-------- Extracted text

Analysts say the Buddhist authority’s directive, and Ma Ba Tha’s headstrong reply, illustrate a central challenge facing the governing National League for Democracy, the political party led by the Nobel Peace Prize laureate Daw Aung San Suu Kyi.
The government’s crackdown on Ma Ba Tha, they say, could ease pressure on Ms. Aung San Suu Kyi from rights advocates overseas who have criticized her inability — or perhaps unwillingness — to curb state-sanctioned violence against Rohingya who live in western Myanmar.
However, the analysts said, it could also drive Ma Ba Tha’s supporters toward political parties that increasingly embrace hard-line Buddhist rhetoric, including one party that is linked to the military junta that ruled Myanmar for decades until 2011.
The National League for Democracy “continues to ignore this movement in general at its peril,” Matthew J. Walton, a senior research fellow at the University of Oxford who studies religion and politics in Myanmar, said of Ma Ba Tha.
Popular support for Ma Ba Tha did not hurt Ms. Aung San Suu Kyi’s party in Myanmar’s 2015 general election, the first since the end of military rule, because many people voted for broad change instead of specific policies, Mr. Walton said. But because that could change by the next general election in 2020, he added, the National League for Democracy must ask monks who support it to “articulate an alternative discourse of protecting and promoting the Buddhist religion that doesn’t require expelling Muslims.”
The state-run Buddhist authority’s directive on Tuesday came two weeks after a raid on a Muslim neighborhood in Yangon by Buddhist vigilantes who were searching for Rohingya they believed were hiding there illegally. There is a widespread view in Myanmar that Rohingya are illegal immigrants from Bangladesh, regardless of whether their families have lived in Myanmar for generations.
The raid led to street clashes between Buddhists and Muslims, a rarity in Yangon, and left at least one person injured. A Buddhist nationalist group, the Patriotic Monks Union, later claimed responsibility for the raid, and several people were charged with incitement to commit violence.

----------------

## Tasks to perform:
(1) In the Ma Ba Tha article, switch "crackdown" to "clampdown" and write out everything from "The government’s crackdown" down to "decades until 2011.".
(2) Answer these questions from the Ma Ba Tha article:
(a) Which University of Oxford research fellow is quoted on Ma Ba Tha?
(b) In what year is Myanmar's next general election?
(c) Which group claimed responsibility for the raid on the Muslim neighborhood in Yangon?

-------- Given information

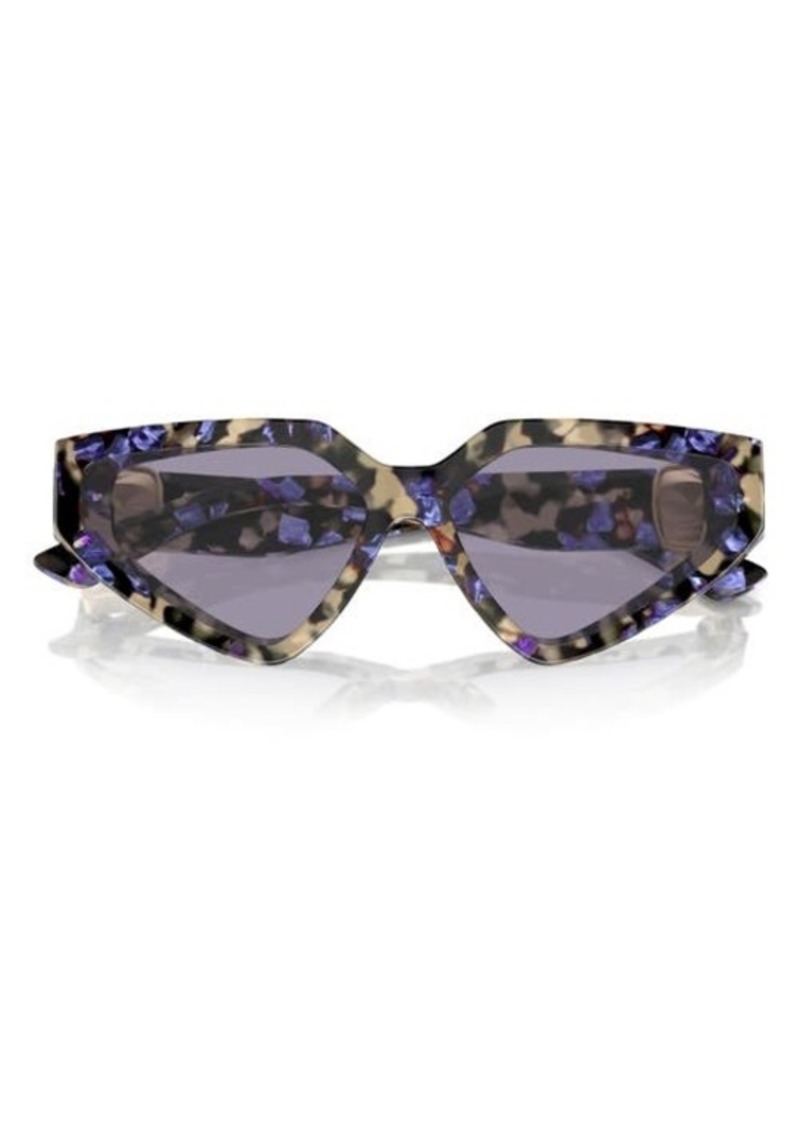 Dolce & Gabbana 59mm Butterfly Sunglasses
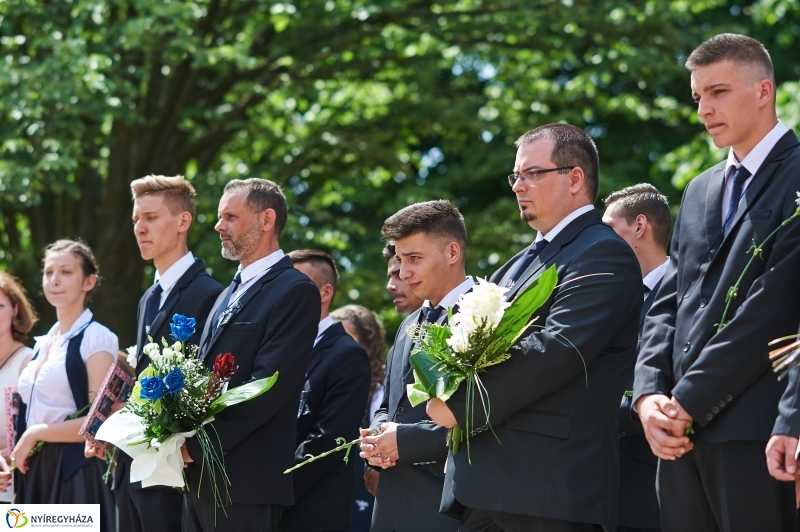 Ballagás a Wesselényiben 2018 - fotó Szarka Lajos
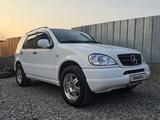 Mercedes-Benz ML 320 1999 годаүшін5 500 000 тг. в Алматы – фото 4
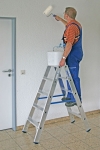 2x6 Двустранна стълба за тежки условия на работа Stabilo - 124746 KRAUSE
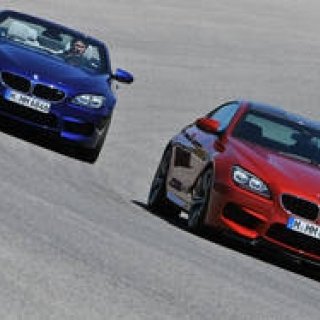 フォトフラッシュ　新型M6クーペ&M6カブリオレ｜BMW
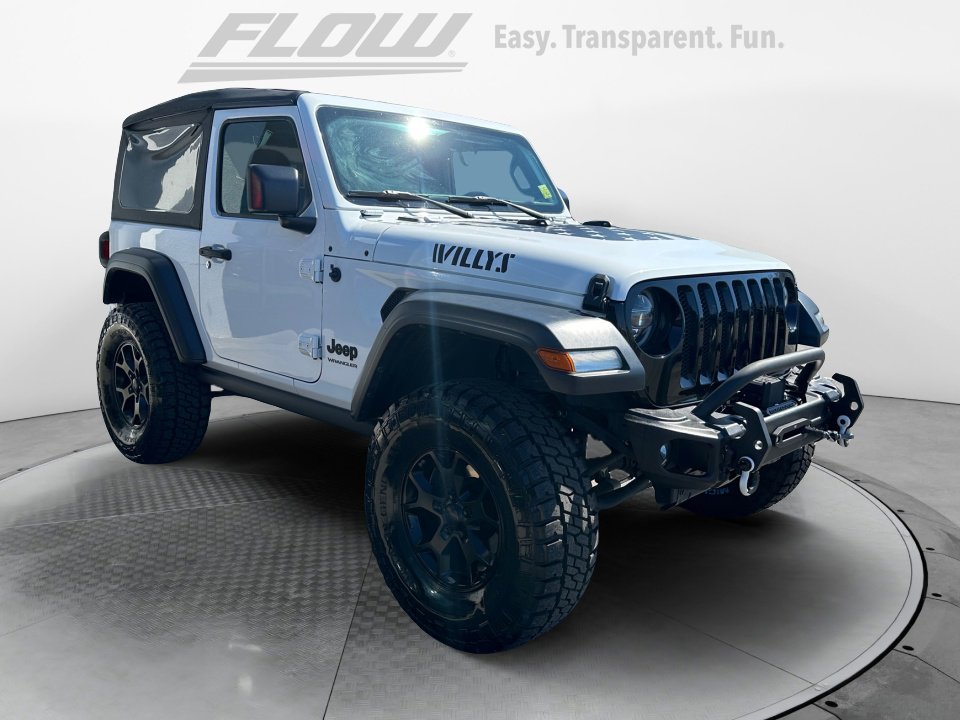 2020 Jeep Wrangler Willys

----------------

## Answers given:
(1)
The government’s clampdown on Ma Ba Tha, they say, could ease pressure on Ms. Aung San Suu Kyi from rights advocates overseas who have criticized her inability — or perhaps unwillingness — to curb state-sanctioned violence against Rohingya who live in western Myanmar.
However, the analysts said, it could also drive Ma Ba Tha’s supporters toward political parties that increasingly embrace hard-line Buddhist rhetoric, including one party that is linked to the military junta that ruled Myanmar for decades until 2011.

(2)
(a) Matthew J. Walton
(b) 2020
(c) The Patriotic Monks Union